### Selected passage
╔══

Sunday, April 24, 2011

whirlwind.

I said not too long ago that I didn't plan on blogging here until I had something exciting to write about.

I do!

We are moving.... (I know we just moved 3,000 miles from CA to VA and it sounds crazy but I will explain)

We moved here with every hope and expectation for it to work. We knew that we had to make it work. We did everything we could to make it work.... but sometimes that just isn't enough. I am not going into details... it isn't my place, and after writing this blog for a year I have learned that it isn't always my story to tell and sometimes ALL the details don't need to be shared. All I can say is I am happy, relieved and completely certain that THIS move that we are about to make is a much, much better plan and definitely what we need to be doing.

We found out for sure the move was going to happen on Thursday so we decided on Friday we would take a road trip to South Carolina so that we could see this new area we were going to call home and get an idea of what kind of neighborhood we wanted to be in and check out the area in general. It was a long trip so we made a stop in Mooresville NC to visit Chris's family. He has two Uncles, a cousin (and her big family of 5 kids, herself and her husband) that live there. I have been married for 17 years and I had never met his two cousins in person. It was great. It was all we could have ever hoped for. The kids all hit it off. We were so happy to see them all together finally after all these years. They have all been on facebook together and they have had some communication but this was the first face to face meeting. Boy do my kids love family. They are always so happy to meet any new relatives and when those relatives are close to their age... well then even better!



We stayed the night in NC on Friday night in a hotel... with the dogs. Shut the front door what is this world coming to when the Britton family starts traveling like Paris Hilton. It was all good and with enough doggie xanax they were just wonderful.
Saturday morning we woke up and drove to Greenville, South Carolina. It is only a 2 hour drive from Mooresville NC, which is just a hop skip and jump and it made us all so happy because that means that we can spend holidays and weekends once in a while with Chris's family! I swear my girls were so happy about this part of it that it will make the entire move worth it!
When we pulled into South Carolina our expectations were high, it was almost like we sighed a collective sigh once we crossed over the state line. We loved everything we saw. It felt so different than Virginia and even so different from California. I think it felt exactly like what we were hoping this would feel like when we pulled into Warrenton and it just never has.
After spending the day driving around Greenville, meeting some really nice people, checking out houses and schools we knew for sure that we loved it. So we decided to drive back to Mooresville so that we would be there in the morning to get ready for Easter with the family!

╚══

### Task instructions
List every city or town named in the blog post. The entries that follow come from a separate source, not from the blog post.

Stored data entries
╔══

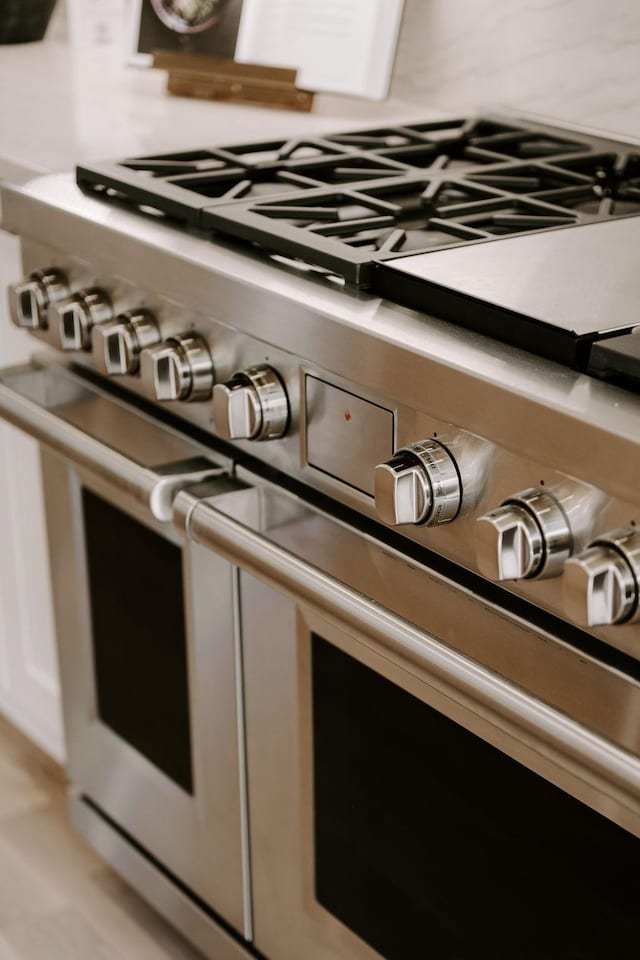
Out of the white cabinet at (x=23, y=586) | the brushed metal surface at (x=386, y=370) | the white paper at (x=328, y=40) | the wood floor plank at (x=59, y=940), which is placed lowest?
the wood floor plank at (x=59, y=940)

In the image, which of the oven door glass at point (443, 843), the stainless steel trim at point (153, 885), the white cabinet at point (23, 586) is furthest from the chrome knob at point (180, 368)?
the stainless steel trim at point (153, 885)

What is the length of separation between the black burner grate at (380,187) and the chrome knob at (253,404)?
0.31ft

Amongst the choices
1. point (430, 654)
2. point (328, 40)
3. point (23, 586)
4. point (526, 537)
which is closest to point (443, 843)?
point (430, 654)

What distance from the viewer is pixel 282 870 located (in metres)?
1.14

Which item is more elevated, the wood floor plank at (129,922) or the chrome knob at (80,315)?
the chrome knob at (80,315)

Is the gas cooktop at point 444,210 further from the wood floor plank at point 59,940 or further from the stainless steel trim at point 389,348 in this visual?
the wood floor plank at point 59,940

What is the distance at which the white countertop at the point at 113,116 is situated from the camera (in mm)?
1335

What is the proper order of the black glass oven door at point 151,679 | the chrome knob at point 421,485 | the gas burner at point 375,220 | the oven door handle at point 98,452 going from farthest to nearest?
1. the black glass oven door at point 151,679
2. the oven door handle at point 98,452
3. the gas burner at point 375,220
4. the chrome knob at point 421,485

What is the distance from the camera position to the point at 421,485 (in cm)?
78

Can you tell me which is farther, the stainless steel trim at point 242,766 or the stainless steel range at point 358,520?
the stainless steel trim at point 242,766

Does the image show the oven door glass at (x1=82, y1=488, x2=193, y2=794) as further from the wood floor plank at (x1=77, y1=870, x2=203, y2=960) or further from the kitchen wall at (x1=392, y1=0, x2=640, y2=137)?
the kitchen wall at (x1=392, y1=0, x2=640, y2=137)

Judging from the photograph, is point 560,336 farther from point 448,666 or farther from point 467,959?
point 467,959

╚══

### Answer to this problem
Mooresville, Greenville, Warrenton